◆ **Set task**
Render the rows as a numbered list with blank lines and pictures omitted. Begin at the line containing "Looking at the", include that line, and continue through the last of the rows.

---------------

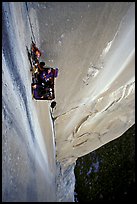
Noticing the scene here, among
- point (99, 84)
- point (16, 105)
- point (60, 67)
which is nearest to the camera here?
point (16, 105)

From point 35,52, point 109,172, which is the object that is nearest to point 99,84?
point 35,52

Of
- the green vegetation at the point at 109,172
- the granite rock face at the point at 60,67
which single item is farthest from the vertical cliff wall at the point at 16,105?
the green vegetation at the point at 109,172

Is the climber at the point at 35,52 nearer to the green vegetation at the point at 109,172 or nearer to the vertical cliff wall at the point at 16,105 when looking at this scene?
the vertical cliff wall at the point at 16,105

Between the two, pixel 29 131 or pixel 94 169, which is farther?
pixel 94 169

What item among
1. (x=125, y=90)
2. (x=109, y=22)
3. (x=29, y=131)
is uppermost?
(x=109, y=22)

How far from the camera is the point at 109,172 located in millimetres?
3703

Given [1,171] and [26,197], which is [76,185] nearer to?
[26,197]

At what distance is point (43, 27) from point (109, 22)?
0.25 meters

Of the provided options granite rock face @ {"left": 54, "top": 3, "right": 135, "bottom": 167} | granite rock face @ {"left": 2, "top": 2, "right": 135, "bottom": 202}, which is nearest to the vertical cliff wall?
granite rock face @ {"left": 2, "top": 2, "right": 135, "bottom": 202}

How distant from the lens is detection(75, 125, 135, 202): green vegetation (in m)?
3.44

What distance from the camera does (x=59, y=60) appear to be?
113cm

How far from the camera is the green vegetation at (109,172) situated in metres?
3.44

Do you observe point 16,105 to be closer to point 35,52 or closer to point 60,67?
point 35,52

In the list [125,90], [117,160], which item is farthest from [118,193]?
[125,90]
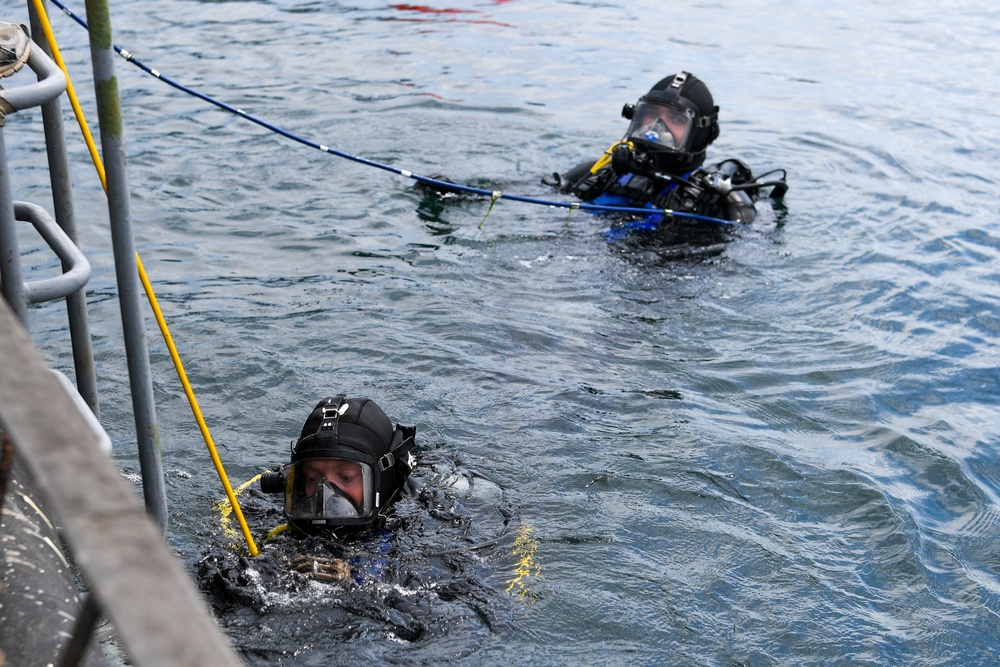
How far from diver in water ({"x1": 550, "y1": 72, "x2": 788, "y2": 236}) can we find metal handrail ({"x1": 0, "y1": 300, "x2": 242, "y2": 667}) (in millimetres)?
7078

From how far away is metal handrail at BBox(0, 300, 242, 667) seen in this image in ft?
2.12

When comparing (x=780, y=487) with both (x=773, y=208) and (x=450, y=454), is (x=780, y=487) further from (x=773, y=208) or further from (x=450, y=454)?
(x=773, y=208)

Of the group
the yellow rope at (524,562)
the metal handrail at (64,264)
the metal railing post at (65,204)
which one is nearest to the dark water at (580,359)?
the yellow rope at (524,562)

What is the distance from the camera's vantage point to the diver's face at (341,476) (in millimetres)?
3725

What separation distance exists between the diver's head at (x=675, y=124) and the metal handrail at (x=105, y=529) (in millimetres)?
7230

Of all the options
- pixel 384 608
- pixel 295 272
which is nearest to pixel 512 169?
pixel 295 272

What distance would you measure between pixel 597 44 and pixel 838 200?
6.57 m

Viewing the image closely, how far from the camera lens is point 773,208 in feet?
27.8

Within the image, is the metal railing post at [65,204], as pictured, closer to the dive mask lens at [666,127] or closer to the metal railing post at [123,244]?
the metal railing post at [123,244]

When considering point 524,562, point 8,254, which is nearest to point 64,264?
point 8,254

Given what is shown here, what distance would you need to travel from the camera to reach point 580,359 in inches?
231

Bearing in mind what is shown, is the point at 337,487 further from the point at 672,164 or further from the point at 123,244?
the point at 672,164

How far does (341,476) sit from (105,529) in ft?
10.1

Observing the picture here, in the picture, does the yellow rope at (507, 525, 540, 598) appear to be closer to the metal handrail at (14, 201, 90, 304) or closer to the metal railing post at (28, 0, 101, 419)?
the metal railing post at (28, 0, 101, 419)
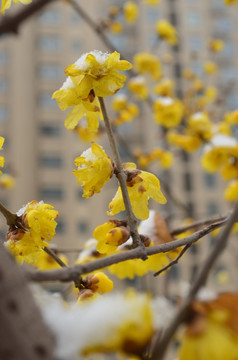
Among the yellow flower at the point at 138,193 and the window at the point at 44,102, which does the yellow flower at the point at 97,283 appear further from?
the window at the point at 44,102

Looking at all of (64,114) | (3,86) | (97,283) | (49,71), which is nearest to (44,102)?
(49,71)

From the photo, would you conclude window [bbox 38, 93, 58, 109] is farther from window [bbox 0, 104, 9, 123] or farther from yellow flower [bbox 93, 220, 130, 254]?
yellow flower [bbox 93, 220, 130, 254]

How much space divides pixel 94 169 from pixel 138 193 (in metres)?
0.08

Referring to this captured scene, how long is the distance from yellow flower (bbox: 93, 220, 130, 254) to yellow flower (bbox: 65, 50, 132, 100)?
0.18m

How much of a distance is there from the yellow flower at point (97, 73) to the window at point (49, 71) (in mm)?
17354

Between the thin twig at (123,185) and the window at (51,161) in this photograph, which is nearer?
the thin twig at (123,185)

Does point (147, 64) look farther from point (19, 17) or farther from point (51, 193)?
point (51, 193)

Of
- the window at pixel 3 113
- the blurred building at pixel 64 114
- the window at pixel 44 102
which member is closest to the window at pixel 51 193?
the blurred building at pixel 64 114

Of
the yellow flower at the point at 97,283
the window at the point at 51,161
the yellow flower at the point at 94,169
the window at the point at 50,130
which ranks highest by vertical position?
the window at the point at 50,130

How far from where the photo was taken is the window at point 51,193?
15562mm

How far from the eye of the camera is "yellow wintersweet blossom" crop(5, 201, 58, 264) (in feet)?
1.60

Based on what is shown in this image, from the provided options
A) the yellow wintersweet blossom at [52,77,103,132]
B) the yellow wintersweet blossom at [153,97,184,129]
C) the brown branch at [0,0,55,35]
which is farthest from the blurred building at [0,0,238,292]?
the yellow wintersweet blossom at [52,77,103,132]

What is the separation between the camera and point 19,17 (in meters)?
0.87

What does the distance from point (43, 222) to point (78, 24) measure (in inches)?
742
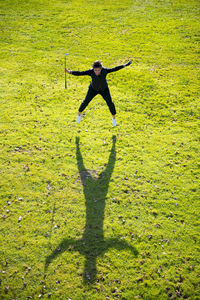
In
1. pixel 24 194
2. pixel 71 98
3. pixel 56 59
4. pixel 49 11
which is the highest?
pixel 49 11

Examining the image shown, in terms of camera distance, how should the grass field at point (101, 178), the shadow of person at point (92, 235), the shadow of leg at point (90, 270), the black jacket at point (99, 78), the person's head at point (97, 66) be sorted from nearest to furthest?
the shadow of leg at point (90, 270) < the grass field at point (101, 178) < the shadow of person at point (92, 235) < the person's head at point (97, 66) < the black jacket at point (99, 78)

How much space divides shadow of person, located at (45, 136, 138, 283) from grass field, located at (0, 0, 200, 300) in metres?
0.03

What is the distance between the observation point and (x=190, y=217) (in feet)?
27.8

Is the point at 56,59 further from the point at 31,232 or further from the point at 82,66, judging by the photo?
the point at 31,232

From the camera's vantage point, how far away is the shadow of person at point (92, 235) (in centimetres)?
730

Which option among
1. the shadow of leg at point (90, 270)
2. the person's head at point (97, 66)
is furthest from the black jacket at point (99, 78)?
the shadow of leg at point (90, 270)

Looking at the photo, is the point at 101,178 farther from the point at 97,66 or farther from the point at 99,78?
the point at 97,66

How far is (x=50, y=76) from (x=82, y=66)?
293 cm

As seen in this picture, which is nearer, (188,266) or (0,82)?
(188,266)

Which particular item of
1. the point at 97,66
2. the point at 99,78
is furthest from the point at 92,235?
the point at 97,66

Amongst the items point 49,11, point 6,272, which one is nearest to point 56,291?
point 6,272

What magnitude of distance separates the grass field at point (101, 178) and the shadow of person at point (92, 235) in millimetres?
34

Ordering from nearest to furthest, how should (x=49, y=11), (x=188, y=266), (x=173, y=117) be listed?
(x=188, y=266)
(x=173, y=117)
(x=49, y=11)

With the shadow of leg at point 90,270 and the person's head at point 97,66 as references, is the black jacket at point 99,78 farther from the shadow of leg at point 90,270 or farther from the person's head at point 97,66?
the shadow of leg at point 90,270
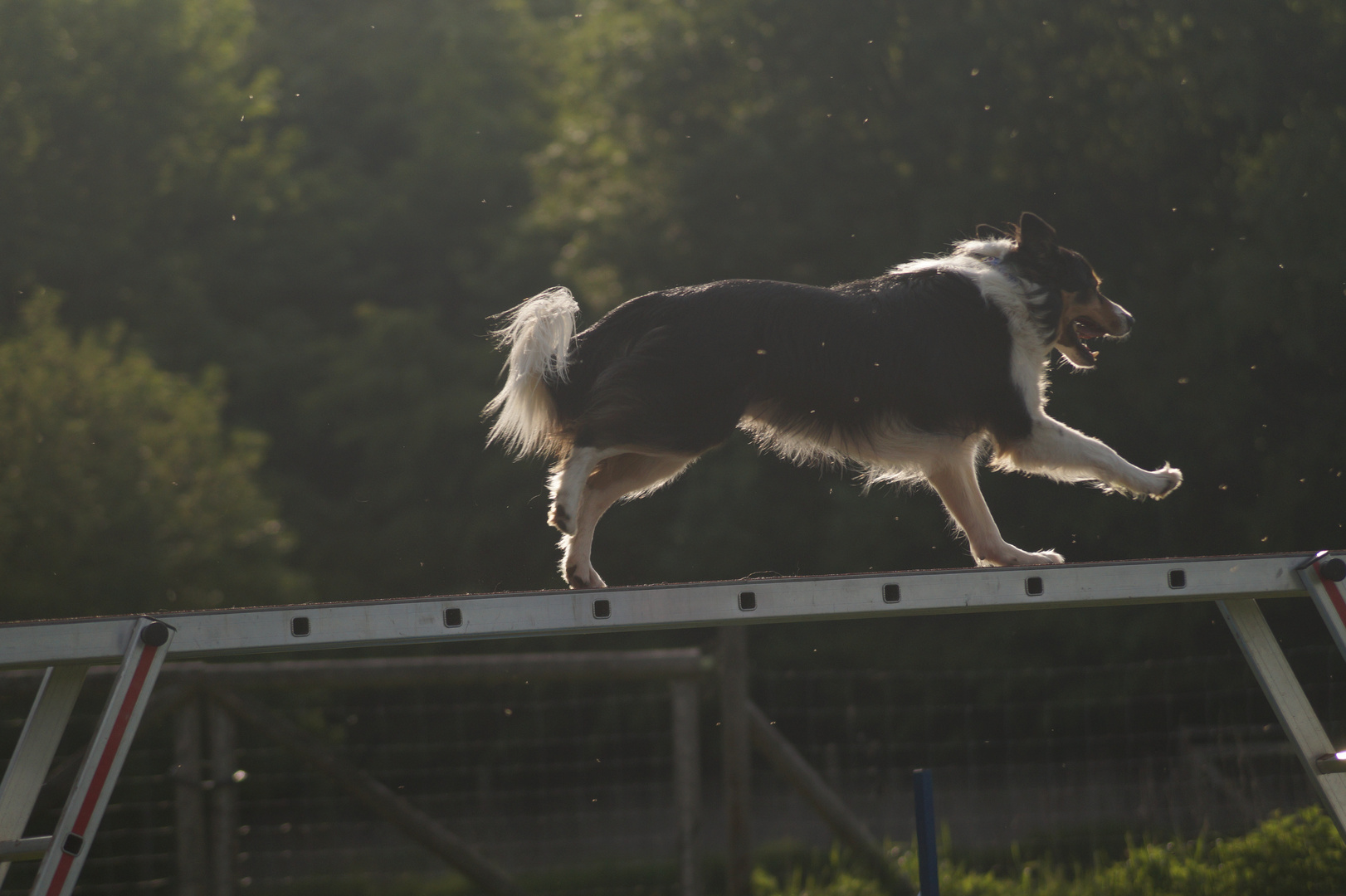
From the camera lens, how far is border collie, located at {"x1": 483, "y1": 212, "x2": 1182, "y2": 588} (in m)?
3.98

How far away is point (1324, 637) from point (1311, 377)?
2.10 metres

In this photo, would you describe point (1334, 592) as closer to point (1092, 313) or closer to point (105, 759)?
point (1092, 313)

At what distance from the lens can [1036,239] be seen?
4379 millimetres

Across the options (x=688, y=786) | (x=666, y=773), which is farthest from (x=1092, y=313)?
(x=666, y=773)

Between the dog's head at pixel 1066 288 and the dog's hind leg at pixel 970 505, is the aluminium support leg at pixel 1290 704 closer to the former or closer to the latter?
the dog's hind leg at pixel 970 505

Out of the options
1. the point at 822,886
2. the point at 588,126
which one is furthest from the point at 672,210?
the point at 822,886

---------------

◆ **Response to the task**
1. Looking at the photo, is the point at 101,178 farther from the point at 97,66 or farther from the point at 99,78?
2. the point at 97,66
3. How far is (x=50, y=76) from (x=82, y=66)?
4. 293 cm
5. As seen in this picture, which is nearer, (188,266) or (0,82)?
6. (188,266)
7. Which particular item of
8. 1. the point at 97,66
9. 2. the point at 99,78
10. is furthest from the point at 92,235?
11. the point at 97,66
12. Amongst the items point 49,11, point 6,272, which one is nearest to point 56,291?
13. point 6,272
14. What magnitude of distance separates the grass field at point (101, 178) and the shadow of person at point (92, 235) in millimetres?
15. 34
16. Ordering from nearest to furthest, how should (x=49, y=11), (x=188, y=266), (x=173, y=117) be listed?
17. (x=188, y=266)
18. (x=173, y=117)
19. (x=49, y=11)
20. With the shadow of leg at point 90,270 and the person's head at point 97,66 as references, is the black jacket at point 99,78 farther from the shadow of leg at point 90,270 or farther from the person's head at point 97,66?
21. the shadow of leg at point 90,270
22. From the camera lens, how far is border collie, located at {"x1": 483, "y1": 212, "x2": 1182, "y2": 588} (in m)?
23. 3.98
24. How far away is point (1324, 637) from point (1311, 377)?
25. 2.10 metres
26. In this photo, would you describe point (1334, 592) as closer to point (1092, 313) or closer to point (105, 759)?
27. point (1092, 313)
28. At what distance from the lens can [1036,239] be seen?
29. 4379 millimetres
30. Across the options (x=688, y=786) | (x=666, y=773), which is farthest from (x=1092, y=313)?
31. (x=666, y=773)
32. Between the dog's head at pixel 1066 288 and the dog's hind leg at pixel 970 505, is the aluminium support leg at pixel 1290 704 closer to the former or closer to the latter?
33. the dog's hind leg at pixel 970 505
34. Out of the options
35. 1. the point at 822,886
36. 2. the point at 588,126
37. which one is furthest from the point at 672,210?
38. the point at 822,886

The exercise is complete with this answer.